Smart investors avoid emotional and cognitive biases, allowing decisions based on available data.
Important
Depending on bias instead of hard data can be costly.
Top Investment Biases to Avoid
Psychologists have identified a number of types of bias that are relevant to investors:
- Representative bias can cause snap judgments based on a situation’s similarity to a past event.
- Cognitive dissonance leads to an avoidance of uncomfortable facts that contradict one’s convictions.
- Illusion of control bias is a cognitive belief where investors overestimate their ability to influence outcomes.
- Home country bias and familiarity bias lead to an avoidance of anything outside one’s comfort zone.
- Confirmation bias describes how people naturally favor information that confirms their previously existing beliefs.

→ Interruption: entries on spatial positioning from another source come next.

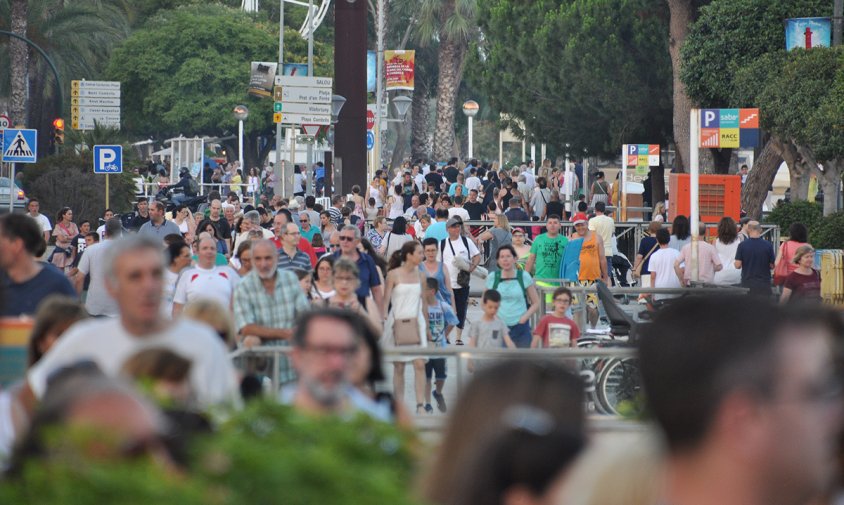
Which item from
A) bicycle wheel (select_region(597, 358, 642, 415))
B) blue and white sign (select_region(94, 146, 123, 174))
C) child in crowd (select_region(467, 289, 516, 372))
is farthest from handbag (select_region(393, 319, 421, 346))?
blue and white sign (select_region(94, 146, 123, 174))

- Three types of bias—mood, optimism or pessimism, and overconfidence biases—add emotion and irrationality to decision making.
- The endowment effect makes people overvalue their possessions solely because they own them.
- Status quo bias is resistance to change.
- Outcome bias assumes a future result will happen based on previous events without regarding how those past events developed.
- Reference point bias and anchoring bias are tendencies to value a thing in comparison to another thing rather than independently.
- The law of small numbers is the reliance on a too-small sample size to make a decision.
- Mental accounting is an irrational attitude towards spending and valuing money.
- The disposition effect is the tendency to sell investments that are doing well and hang onto losers.
- Attachment bias is a blurring of judgment when one’s own interests or a related person’s interests are involved.
- Changing risk preference is the gambler’s fatal flaw: A small risk, no matter what the outcome, creates a willingness to take on greater and greater risks.
- Media bias and internet information bias represent uncritical acceptance of widely reported opinions and assumptions.
Real-World Bias: Investing Errors to Watch Out for
Bias can be seen in the way people invest. For example, endowment bias can lead investors to overestimate the value of an investment simply because they bought it. If the investment loses money, they insist they’re right and the market will surely correct its error. They may reinforce this belief by reviewing all the reasons it was worth what they paid, ignoring why its value fell. An investor with implicit bias might bypass an otherwise profitable investment based on negative biases about where the company is located or its stance on public issues.
Rational investors review all positive and negative data to make objective investment decisions.
The Bottom Line
Bias is an irrational assumption or belief that affects the ability to make a decision based on facts and evidence. Bias in investing can cloud judgment and lead to poor decisions.
Recognizing and controlling cognitive and emotional biases leads to rational, data-driven investment decisions. Also, understanding and addressing common biases—types include confirmation bias, the endowment effect, and home country bias—can improve investment outcomes.
Investors should continuously review all available evidence, both positive and negative, to avoid being influenced by bias. Striving for objectivity and maintaining skepticism of widely reported opinions should improve investors’ decision making.